Git - Brief Introduction

Overview

This article will introduce you to Git and how it can be used to do source control on a project. The article starts with an explanation of the conceptual framework for Git. A demonstration of using Git on a project is provided using the Git application GitAhead.

Conceptual overview of Git

Git is a source control tool that allows you to track the history of your project. A project's history is created by archiving the project when it reaches a state that you may need to come back to. You decide when to archive the project. Some examples of when you may wish to archive a project are when you are ready to publish a paper, share some key results with a collaborator or mentor, you have completed a step (major or minor) of the project, or you want to embark on a change in direction. This archiving of a project is called a commit in Git parlance. When you commit, You decide which project files to archive. This maybe all or only some of the files you have updated. Typically the entire set of changes to a file are committed together. Committing part of a file requires using interactive staging.

Git provides an organizational structure for a project's commits. This organization is based on a projects work being done serially.
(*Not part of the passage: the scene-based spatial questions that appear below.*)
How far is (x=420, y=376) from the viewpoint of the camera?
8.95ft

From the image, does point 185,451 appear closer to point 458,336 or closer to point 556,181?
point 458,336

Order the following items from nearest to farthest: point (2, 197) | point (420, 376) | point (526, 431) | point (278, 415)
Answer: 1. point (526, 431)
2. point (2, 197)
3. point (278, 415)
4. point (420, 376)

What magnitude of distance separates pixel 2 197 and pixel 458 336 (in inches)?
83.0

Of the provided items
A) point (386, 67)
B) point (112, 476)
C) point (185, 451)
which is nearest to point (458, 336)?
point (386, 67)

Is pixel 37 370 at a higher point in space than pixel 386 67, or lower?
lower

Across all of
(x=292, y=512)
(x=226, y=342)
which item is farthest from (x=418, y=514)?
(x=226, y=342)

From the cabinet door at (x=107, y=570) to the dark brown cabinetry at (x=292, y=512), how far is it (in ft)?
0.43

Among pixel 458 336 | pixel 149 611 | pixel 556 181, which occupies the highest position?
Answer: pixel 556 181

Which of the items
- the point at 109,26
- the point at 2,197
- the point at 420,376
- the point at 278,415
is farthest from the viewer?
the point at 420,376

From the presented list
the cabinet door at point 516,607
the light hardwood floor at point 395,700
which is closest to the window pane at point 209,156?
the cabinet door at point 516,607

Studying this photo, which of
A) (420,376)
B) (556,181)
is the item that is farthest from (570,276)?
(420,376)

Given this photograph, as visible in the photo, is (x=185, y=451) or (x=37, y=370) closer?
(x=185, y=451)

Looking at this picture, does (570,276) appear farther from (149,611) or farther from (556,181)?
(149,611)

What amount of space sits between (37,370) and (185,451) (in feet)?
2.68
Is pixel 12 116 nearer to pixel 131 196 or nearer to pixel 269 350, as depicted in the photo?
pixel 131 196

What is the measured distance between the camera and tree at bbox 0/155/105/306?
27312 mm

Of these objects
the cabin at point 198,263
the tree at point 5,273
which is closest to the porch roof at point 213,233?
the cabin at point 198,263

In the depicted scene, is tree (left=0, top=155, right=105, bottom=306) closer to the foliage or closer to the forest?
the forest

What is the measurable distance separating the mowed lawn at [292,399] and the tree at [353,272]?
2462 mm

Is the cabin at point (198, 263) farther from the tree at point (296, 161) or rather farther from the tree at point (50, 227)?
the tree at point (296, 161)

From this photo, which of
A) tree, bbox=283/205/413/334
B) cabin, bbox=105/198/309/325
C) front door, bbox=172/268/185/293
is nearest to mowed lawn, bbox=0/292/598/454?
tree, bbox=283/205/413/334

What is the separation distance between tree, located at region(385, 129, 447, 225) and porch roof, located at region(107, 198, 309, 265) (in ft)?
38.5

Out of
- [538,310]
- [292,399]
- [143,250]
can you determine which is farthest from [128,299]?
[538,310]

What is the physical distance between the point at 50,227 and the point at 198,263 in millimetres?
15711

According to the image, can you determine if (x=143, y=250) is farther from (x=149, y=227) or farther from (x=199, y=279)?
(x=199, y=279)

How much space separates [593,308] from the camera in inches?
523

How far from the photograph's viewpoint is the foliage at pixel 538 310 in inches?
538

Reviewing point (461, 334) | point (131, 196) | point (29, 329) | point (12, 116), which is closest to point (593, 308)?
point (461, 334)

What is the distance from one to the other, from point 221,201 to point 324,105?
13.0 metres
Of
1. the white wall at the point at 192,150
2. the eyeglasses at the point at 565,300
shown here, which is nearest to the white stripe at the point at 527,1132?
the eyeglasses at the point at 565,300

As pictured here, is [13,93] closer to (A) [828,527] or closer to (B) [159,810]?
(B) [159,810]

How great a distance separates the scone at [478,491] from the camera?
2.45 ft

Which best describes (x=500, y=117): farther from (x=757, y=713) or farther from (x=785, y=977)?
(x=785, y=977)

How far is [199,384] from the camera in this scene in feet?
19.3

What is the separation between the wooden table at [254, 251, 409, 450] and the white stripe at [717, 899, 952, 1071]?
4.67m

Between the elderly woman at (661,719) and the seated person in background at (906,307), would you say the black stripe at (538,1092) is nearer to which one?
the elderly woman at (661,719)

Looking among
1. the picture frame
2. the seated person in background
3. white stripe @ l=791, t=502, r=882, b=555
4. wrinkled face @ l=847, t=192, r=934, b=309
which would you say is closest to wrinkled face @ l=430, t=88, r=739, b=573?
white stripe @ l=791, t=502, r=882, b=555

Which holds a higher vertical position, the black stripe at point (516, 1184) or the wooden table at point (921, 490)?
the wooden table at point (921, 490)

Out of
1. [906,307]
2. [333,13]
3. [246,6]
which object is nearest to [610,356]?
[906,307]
That is a commit builds on the work achieved by a prior commit. A serially set of commits is referred to as a branch in git parlance. Parallel development work is done on separate branches. The figure below shows an example history of a project with two branches. Each commit in the graph (or tree) has an identifier. A commit is linked to the prior commit on the branch. These links are depicted in the figure by arrows pointing to the prior commit. For example, the work done in commit 4 builds on the work archived at commit 2. At commit 2 the project is split into two branches. The dashed arrow between commit 3 and commit x represents that there may be many commits on the branch. The two branches are mergered into a single branch at the id z commit. A display of commits is called a log. Git GUI (Graphical User Interface) applications will display a graph similar to this with the log. The branches of a tree are named. The default name for the first branch in a tree is master. You choose the names of the branches you create.

Git history graph
Git history graph

Prior saved versions of your project can be checked out if they are ever needed. The ability to demonstrate prior results is a key element of reproducible research. The ability to access earlier versions also gives you confidence to try bold new ideas without fear or having many of backup directories, if bugs are introduced it allows you to see exactly when, who introduced the error (and with commit comments, what you/they were thinking), facilitates collaboratively editing code--even same files at the same time.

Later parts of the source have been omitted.